WORK ITEM: Starting at the top of the records below and ending with the line that contains "Audio-Technica AT4050ST Stereo", print each line exactly as written, skipping the pictures.

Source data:
§ §

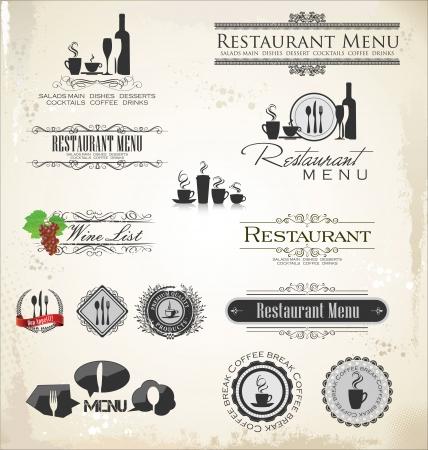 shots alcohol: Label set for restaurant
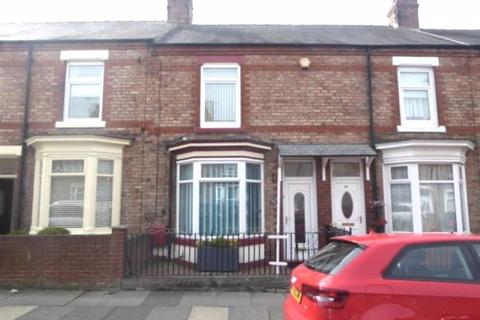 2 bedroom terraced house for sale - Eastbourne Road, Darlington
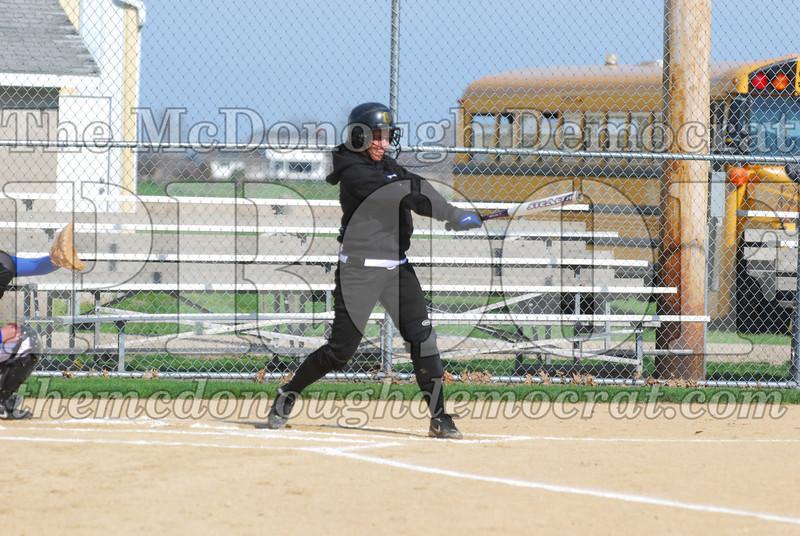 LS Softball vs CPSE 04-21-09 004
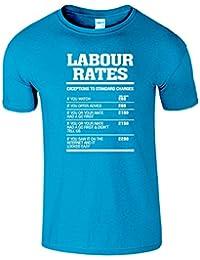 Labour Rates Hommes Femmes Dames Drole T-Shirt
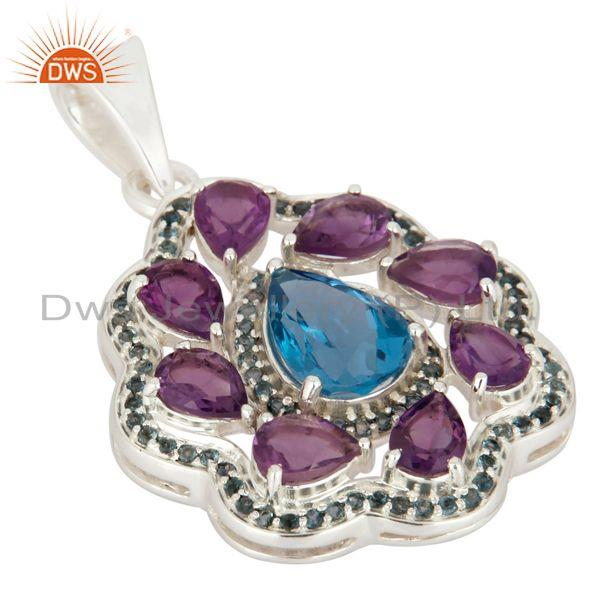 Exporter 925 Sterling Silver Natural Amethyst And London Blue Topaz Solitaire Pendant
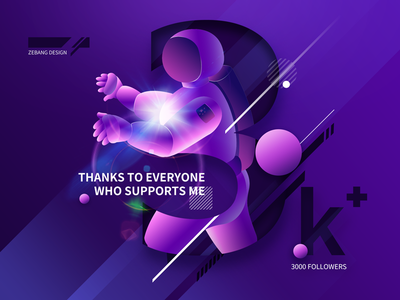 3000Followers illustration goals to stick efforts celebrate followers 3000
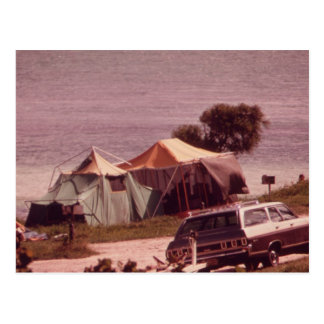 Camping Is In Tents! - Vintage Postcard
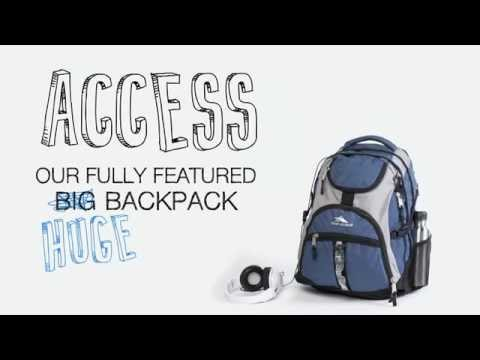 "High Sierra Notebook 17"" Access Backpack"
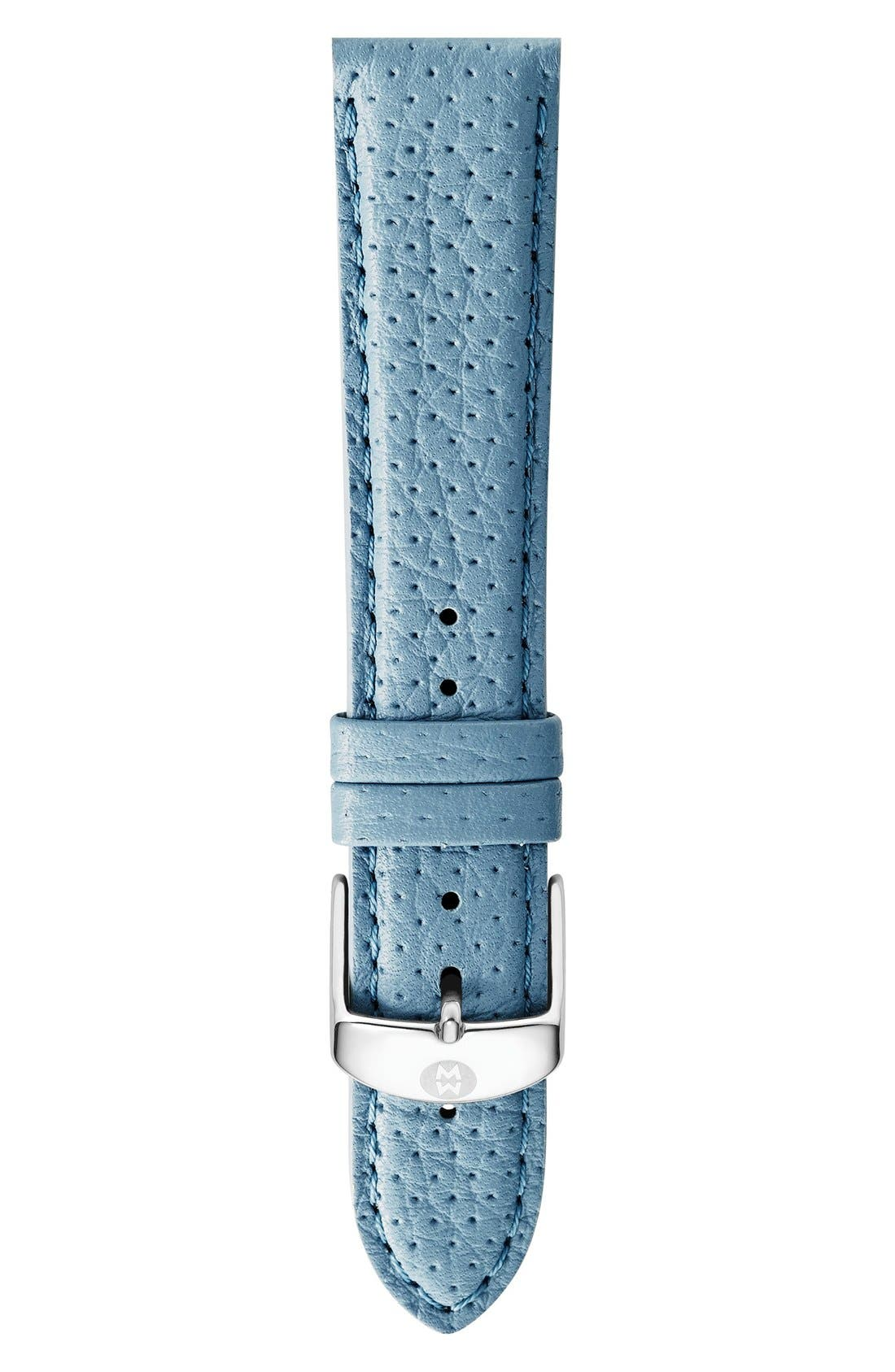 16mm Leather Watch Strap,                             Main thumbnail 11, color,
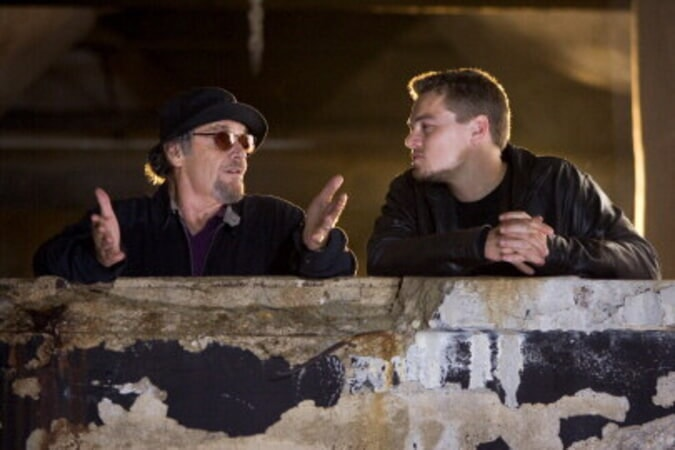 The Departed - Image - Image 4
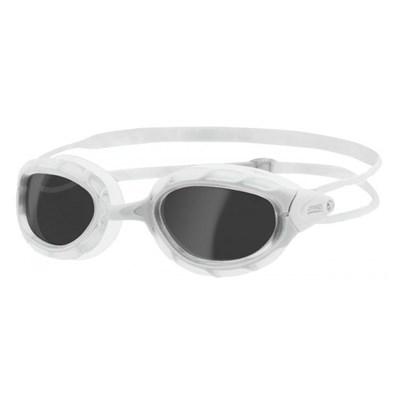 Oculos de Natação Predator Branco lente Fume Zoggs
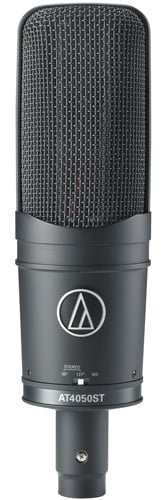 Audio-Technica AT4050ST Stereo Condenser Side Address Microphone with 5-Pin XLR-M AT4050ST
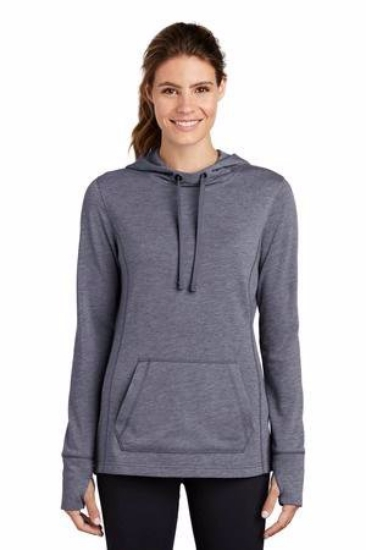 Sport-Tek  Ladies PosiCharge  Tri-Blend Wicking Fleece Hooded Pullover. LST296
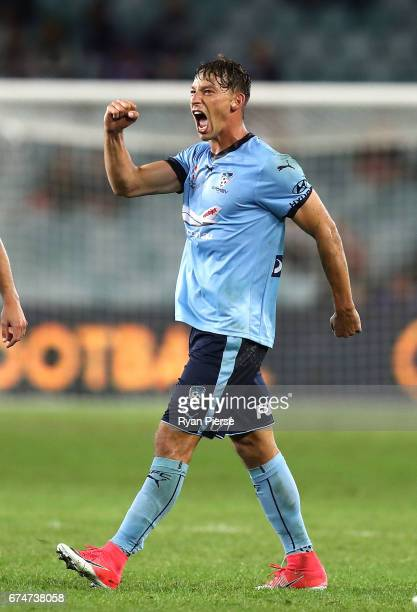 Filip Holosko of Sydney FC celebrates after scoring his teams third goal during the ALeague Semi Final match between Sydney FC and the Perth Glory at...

§ §

WRITTEN SOLUTION:
 shots alcohol: Label set for restaurant
 2 bedroom terraced house for sale - Eastbourne Road, Darlington
 LS Softball vs CPSE 04-21-09 004
 Labour Rates Hommes Femmes Dames Drole T-Shirt
 Exporter 925 Sterling Silver Natural Amethyst And London Blue Topaz Solitaire Pendant
 3000Followers illustration goals to stick efforts celebrate followers 3000
 Camping Is In Tents! - Vintage Postcard
 "High Sierra Notebook 17"" Access Backpack"
 16mm Leather Watch Strap,                             Main thumbnail 11, color,
 The Departed - Image - Image 4
 Oculos de Natação Predator Branco lente Fume Zoggs
 Audio-Technica AT4050ST Stereo Condenser Side Address Microphone with 5-Pin XLR-M AT4050ST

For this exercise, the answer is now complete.